Urban-Analytics-Technology-Platform / poppusher

https://popgetter.readthedocs.io/en/latest/
Apache License 2.0
7 stars 1 forks source link

Disambiguate field names in metadata structs #109

Closed penelopeysm closed 4 months ago

penelopeysm commented 5 months ago

Right now, there are multiple fields named e.g. description, which leads to some annoyance when joining dataframes of different metadata in that the fields have to be renamed: https://github.com/Urban-Analytics-Technology-Platform/popgetter-cli/pull/38#discussion_r1630832625

It seems sensible to fix this upstream so that we have consistency at all stages of the data pipeline. The serialisation of metadata structs (classes, whatever) to dataframes is at:

https://github.com/Urban-Analytics-Technology-Platform/popgetter/blob/577e269faee652544ef1d38e7fe167e549ad6e48/python/popgetter/metadata.py#L32-L39

I think the cleanest way we can do this is to add aliases to the fields:

class DataPublisher(BaseModel):
    ...
    description: str = Field(
        description="A brief description of the organisation publishing the data, including its mandate.",
        serialization_alias="data_publisher_description"
    )
    ...

And then using md.model_dump(by_alias=True).

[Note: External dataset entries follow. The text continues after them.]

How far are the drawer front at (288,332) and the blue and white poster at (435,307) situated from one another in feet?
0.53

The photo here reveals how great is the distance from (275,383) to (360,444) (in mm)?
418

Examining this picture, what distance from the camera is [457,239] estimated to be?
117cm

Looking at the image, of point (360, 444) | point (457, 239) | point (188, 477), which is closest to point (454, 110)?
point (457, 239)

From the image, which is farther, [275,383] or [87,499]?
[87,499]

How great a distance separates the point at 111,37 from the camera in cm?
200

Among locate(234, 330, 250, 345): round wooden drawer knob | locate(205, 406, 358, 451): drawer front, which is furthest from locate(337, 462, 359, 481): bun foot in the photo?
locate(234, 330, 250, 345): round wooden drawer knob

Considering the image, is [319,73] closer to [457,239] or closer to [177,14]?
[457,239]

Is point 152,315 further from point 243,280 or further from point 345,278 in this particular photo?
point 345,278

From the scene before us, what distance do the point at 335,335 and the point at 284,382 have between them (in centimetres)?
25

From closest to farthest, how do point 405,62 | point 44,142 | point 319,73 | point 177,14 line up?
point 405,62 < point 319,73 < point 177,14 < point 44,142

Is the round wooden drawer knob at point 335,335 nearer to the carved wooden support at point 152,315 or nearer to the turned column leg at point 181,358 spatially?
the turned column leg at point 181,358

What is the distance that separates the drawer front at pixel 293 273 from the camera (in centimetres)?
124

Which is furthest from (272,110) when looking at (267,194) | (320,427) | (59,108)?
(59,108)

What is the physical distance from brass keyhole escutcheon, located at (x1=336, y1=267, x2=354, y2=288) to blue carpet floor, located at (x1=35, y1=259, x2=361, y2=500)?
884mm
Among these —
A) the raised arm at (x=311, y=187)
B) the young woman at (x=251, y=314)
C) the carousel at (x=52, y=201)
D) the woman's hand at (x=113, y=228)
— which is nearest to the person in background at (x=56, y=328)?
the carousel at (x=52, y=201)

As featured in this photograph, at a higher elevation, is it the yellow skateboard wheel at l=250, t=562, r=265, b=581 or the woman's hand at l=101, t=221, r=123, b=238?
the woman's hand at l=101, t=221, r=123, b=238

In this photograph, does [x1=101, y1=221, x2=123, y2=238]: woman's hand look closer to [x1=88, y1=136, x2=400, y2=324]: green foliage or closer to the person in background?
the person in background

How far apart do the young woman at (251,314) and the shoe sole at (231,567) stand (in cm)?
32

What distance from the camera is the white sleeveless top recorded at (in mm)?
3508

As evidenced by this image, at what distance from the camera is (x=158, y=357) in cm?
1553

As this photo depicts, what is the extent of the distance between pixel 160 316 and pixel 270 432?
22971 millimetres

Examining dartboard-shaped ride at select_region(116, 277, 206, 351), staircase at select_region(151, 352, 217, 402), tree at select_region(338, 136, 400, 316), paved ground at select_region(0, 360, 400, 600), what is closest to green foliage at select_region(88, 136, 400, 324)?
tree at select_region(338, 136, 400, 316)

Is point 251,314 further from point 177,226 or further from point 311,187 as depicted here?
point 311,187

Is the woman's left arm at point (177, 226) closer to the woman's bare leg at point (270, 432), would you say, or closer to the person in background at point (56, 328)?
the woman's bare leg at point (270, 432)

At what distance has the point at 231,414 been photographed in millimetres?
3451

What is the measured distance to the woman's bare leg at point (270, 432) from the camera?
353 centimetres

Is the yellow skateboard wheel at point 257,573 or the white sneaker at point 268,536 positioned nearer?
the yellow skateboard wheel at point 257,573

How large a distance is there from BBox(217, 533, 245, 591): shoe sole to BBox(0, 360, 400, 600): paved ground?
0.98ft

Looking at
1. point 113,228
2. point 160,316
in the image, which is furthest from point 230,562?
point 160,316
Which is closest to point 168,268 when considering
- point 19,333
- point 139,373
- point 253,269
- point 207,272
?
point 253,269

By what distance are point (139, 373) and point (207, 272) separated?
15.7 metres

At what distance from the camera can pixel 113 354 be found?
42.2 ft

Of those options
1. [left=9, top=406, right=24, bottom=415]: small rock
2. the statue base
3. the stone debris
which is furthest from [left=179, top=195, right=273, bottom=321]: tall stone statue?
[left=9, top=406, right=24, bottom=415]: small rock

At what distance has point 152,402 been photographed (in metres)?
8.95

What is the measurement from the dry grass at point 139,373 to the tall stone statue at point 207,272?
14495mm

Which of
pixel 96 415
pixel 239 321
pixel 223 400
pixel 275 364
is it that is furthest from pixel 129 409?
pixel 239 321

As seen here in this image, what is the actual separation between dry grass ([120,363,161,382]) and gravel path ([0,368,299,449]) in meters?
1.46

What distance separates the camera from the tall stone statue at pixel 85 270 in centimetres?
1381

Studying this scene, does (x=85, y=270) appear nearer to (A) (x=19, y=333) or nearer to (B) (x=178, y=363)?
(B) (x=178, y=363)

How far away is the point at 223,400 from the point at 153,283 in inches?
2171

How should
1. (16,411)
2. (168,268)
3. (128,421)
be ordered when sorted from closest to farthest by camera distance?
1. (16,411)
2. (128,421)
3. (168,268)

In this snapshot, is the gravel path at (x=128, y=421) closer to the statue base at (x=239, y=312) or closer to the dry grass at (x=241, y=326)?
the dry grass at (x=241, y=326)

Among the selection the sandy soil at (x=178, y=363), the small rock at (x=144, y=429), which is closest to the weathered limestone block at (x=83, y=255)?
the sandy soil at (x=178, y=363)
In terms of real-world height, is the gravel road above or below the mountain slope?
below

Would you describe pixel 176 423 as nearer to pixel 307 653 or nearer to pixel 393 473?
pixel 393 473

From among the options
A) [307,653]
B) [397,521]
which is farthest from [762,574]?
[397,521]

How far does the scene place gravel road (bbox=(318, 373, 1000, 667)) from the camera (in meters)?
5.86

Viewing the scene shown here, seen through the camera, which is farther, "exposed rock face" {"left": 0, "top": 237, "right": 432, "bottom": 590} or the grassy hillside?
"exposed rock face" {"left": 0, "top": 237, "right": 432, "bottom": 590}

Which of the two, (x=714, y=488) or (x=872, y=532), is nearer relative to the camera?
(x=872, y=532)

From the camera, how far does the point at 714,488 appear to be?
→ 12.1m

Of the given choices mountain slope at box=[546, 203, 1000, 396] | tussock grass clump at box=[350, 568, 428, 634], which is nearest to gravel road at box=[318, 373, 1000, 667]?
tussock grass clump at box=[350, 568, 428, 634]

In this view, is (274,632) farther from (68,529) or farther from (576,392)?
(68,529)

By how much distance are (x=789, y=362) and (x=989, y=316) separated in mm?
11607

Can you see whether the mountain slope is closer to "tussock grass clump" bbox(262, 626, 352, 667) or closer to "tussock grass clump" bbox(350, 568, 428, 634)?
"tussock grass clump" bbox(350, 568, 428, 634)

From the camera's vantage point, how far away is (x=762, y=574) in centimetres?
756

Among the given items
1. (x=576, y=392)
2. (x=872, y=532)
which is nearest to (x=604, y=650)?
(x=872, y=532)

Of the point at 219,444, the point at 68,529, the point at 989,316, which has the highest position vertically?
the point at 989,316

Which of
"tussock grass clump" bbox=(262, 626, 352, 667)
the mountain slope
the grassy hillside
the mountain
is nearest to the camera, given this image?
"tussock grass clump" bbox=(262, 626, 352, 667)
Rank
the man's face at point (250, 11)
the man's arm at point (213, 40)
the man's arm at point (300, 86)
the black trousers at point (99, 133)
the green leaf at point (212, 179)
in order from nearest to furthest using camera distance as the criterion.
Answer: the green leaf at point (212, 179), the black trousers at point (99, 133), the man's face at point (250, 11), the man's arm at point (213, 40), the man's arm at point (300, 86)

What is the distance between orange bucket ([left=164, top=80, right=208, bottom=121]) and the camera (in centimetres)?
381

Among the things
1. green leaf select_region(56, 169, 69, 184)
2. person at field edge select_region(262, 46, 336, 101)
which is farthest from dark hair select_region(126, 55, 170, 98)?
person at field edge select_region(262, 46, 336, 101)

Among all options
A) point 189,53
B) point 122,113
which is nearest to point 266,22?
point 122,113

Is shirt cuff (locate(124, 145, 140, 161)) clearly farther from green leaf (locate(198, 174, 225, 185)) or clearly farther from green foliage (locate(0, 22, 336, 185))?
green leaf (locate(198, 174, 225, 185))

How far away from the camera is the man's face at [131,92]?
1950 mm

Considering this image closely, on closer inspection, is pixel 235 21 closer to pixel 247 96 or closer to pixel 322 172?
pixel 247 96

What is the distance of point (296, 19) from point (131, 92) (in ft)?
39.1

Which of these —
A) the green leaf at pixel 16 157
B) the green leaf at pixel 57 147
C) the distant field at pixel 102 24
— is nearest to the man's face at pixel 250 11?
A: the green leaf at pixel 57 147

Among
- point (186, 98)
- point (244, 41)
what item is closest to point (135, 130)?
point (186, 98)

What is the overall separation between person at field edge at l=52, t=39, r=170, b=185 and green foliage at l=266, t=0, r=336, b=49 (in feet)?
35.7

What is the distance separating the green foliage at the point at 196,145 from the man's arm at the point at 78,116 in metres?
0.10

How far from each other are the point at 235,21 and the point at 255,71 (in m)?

This way when instantiating the classes in Python we don't need to type data_publisher_description.

The one small downside of this is that the generation of IDs (hashing) will not uses the field aliases, just the original names. This could be confusing if we ever want to verify the IDs by re-hashing a class, but I think for the most part this is unlikely and the IDs can just be opaque. We should still add a comment to point this out anyway.

penelopeysm commented 4 months ago

Testing that this works will, unfortunately, require regenerating all the data!